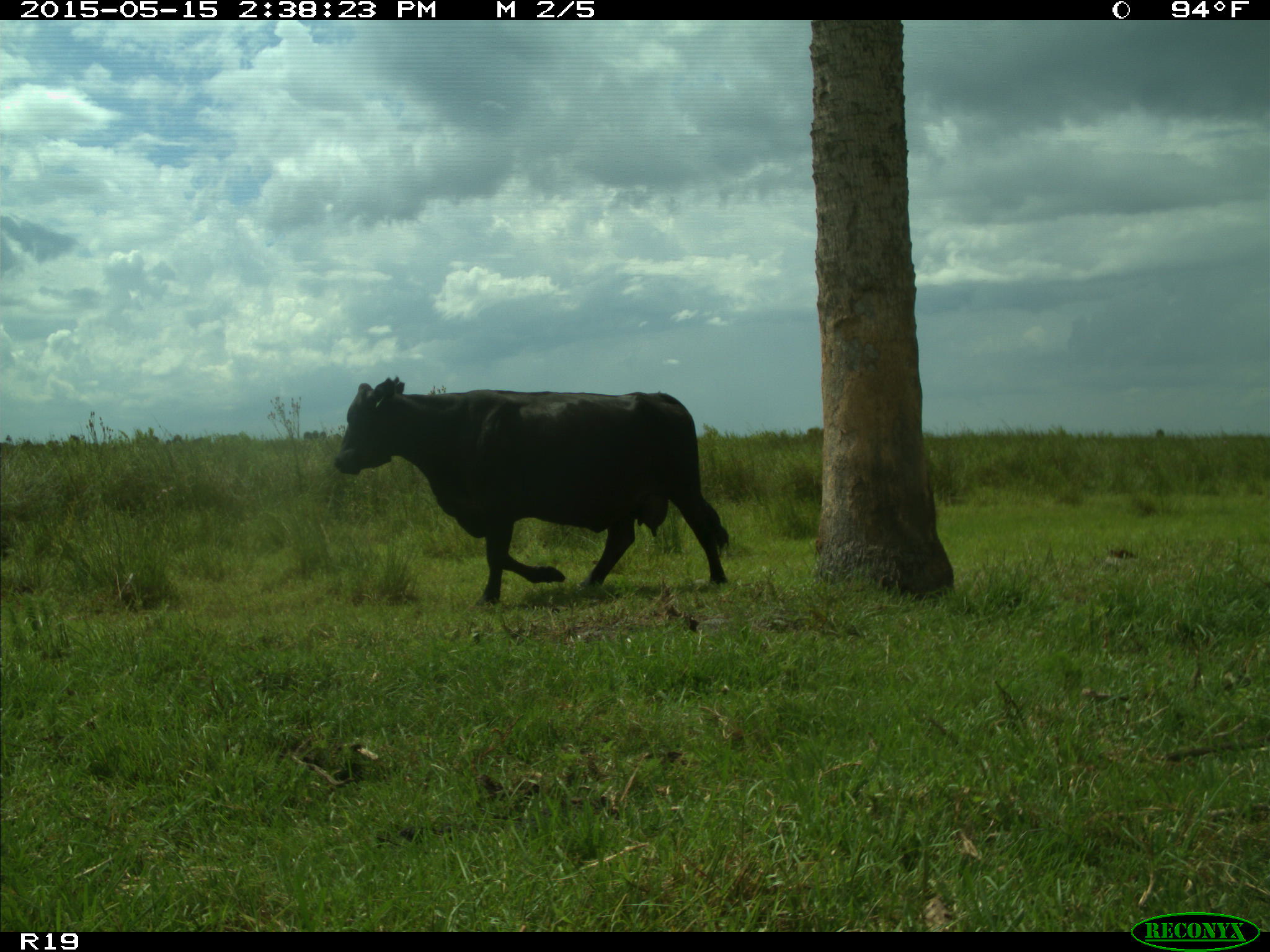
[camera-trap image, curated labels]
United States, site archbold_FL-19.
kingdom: Animalia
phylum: Chordata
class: Mammalia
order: Artiodactyla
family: Bovidae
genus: Bos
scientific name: Bos taurus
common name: domestic cow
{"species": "Bos taurus (domestic cow)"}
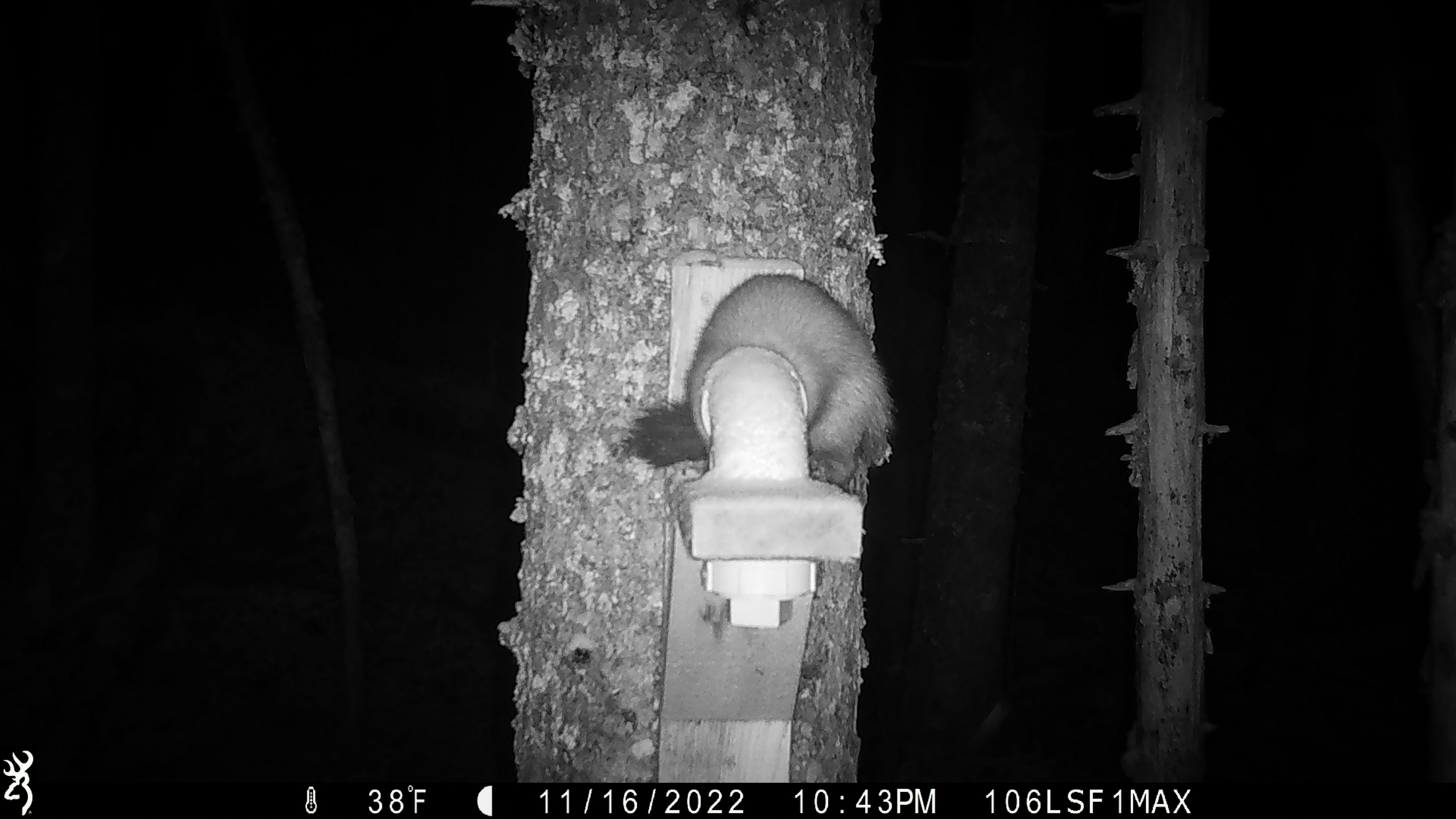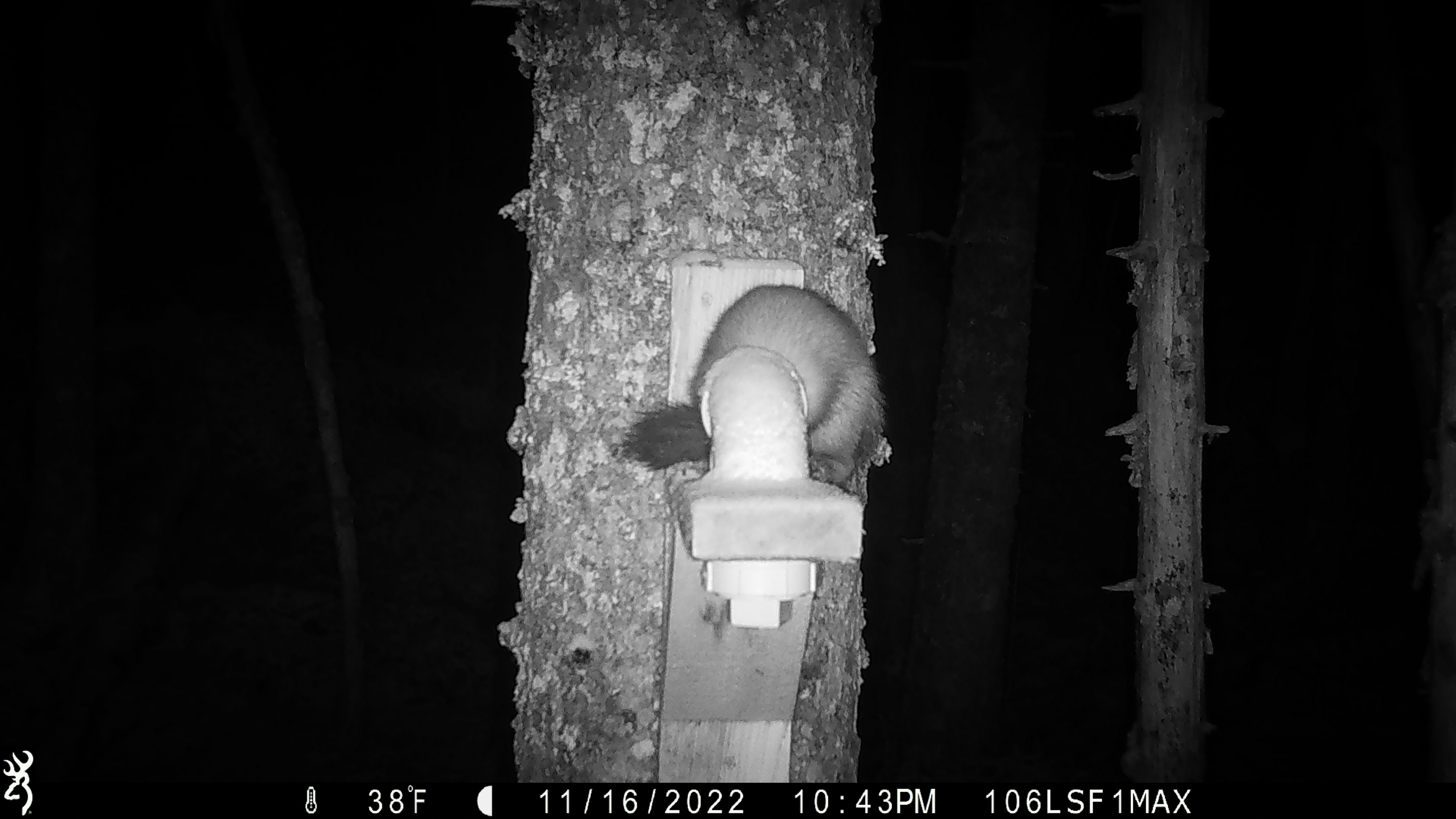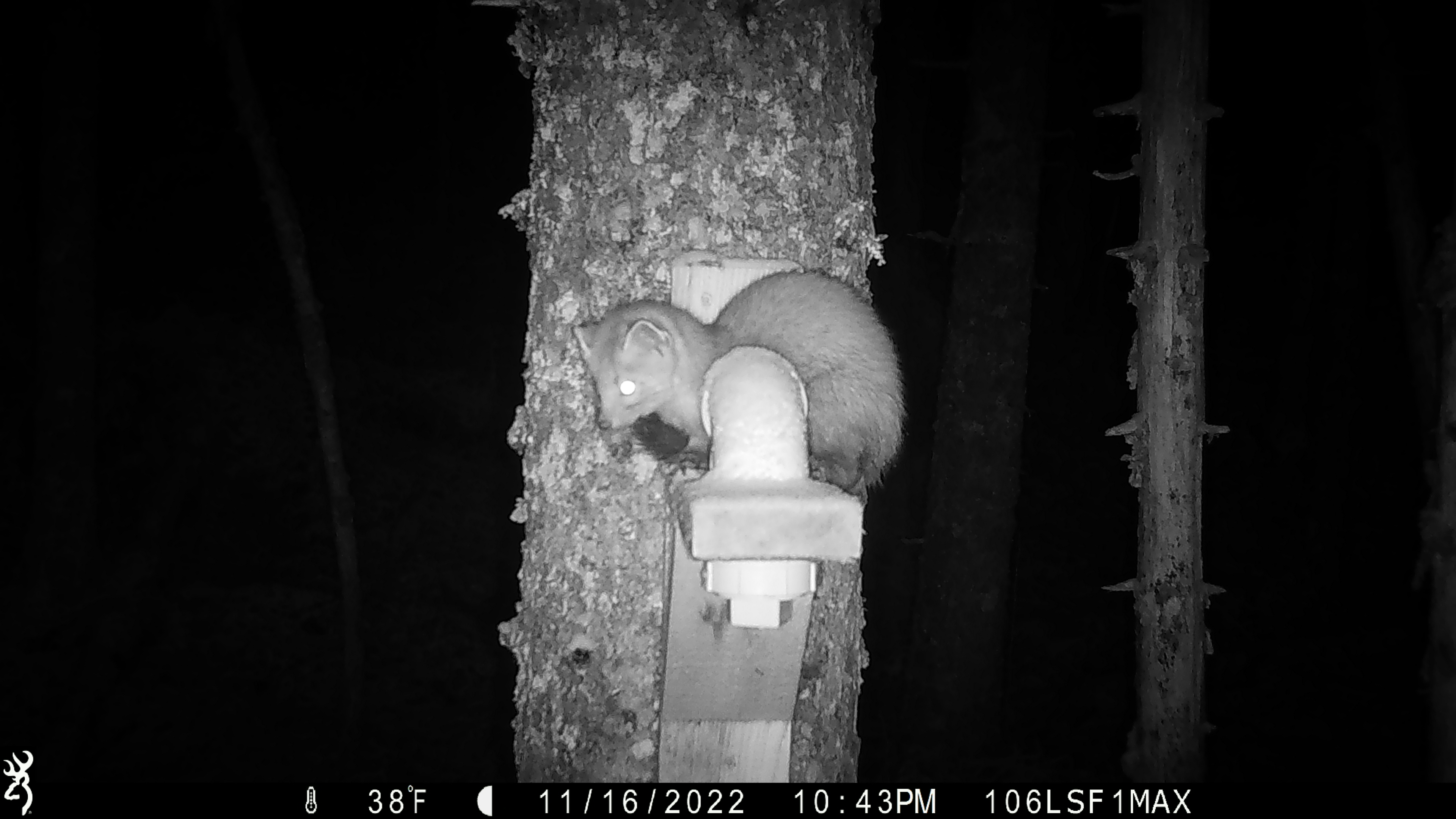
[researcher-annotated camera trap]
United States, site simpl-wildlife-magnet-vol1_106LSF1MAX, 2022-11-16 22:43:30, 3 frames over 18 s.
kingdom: Animalia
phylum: Chordata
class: Mammalia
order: Carnivora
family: Mustelidae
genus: Martes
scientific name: Martes americana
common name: american marten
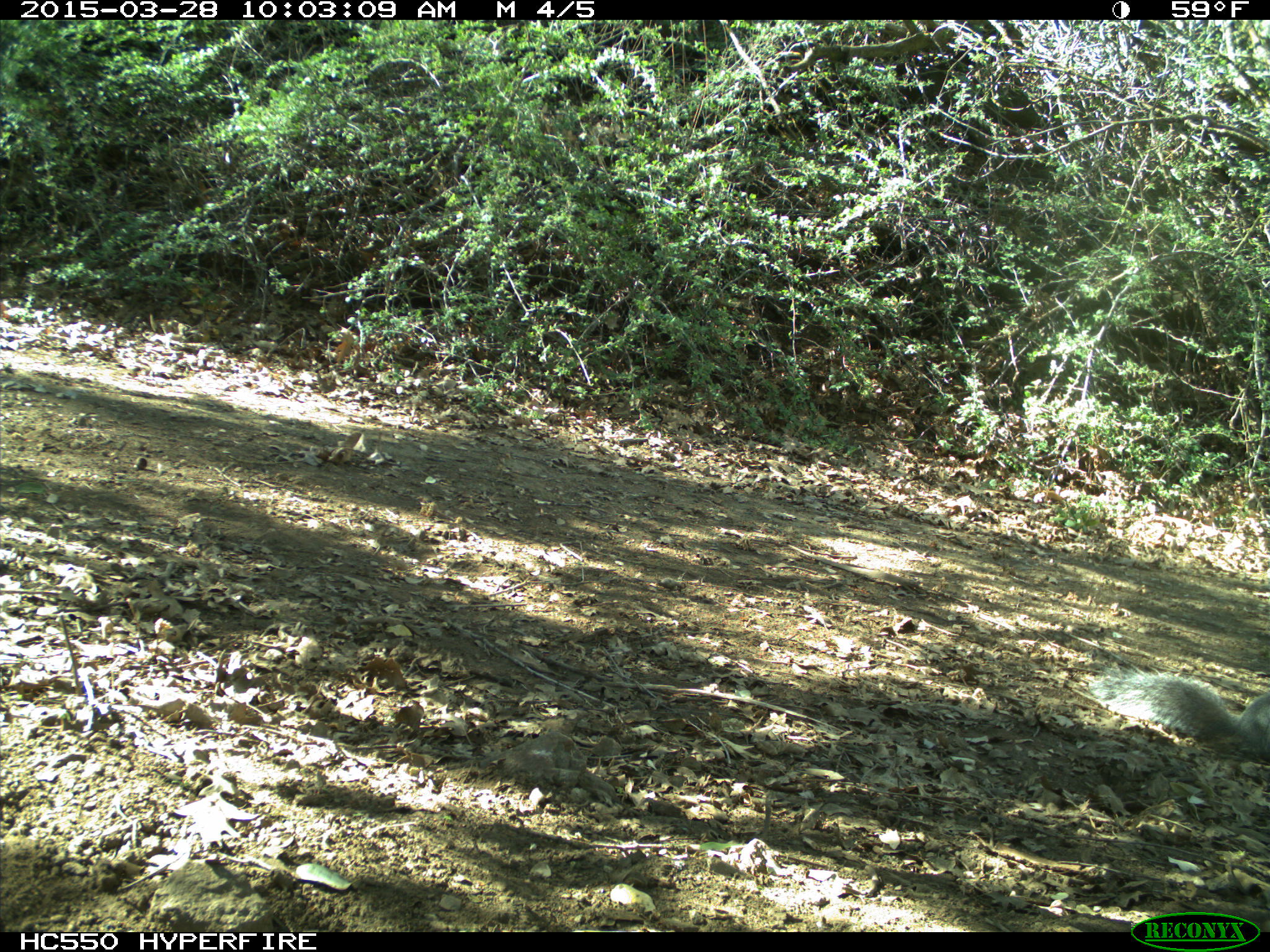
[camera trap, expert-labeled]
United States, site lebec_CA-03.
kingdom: Animalia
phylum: Chordata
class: Mammalia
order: Rodentia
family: Sciuridae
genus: Sciurus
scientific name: Sciurus carolinensis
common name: eastern gray squirrel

┄┄┄┄┄┄┄┄┄┄

Exercise brief: Your task is to repeat, word for word and with no picture, every line from the one that contains "family: Mustelidae" through the last line of the data.

Written reply:
family: Mustelidae
genus: Martes
scientific name: Martes americana
common name: american marten
[camera trap, expert-labeled]
United States, site lebec_CA-03.
kingdom: Animalia
phylum: Chordata
class: Mammalia
order: Rodentia
family: Sciuridae
genus: Sciurus
scientific name: Sciurus carolinensis
common name: eastern gray squirrel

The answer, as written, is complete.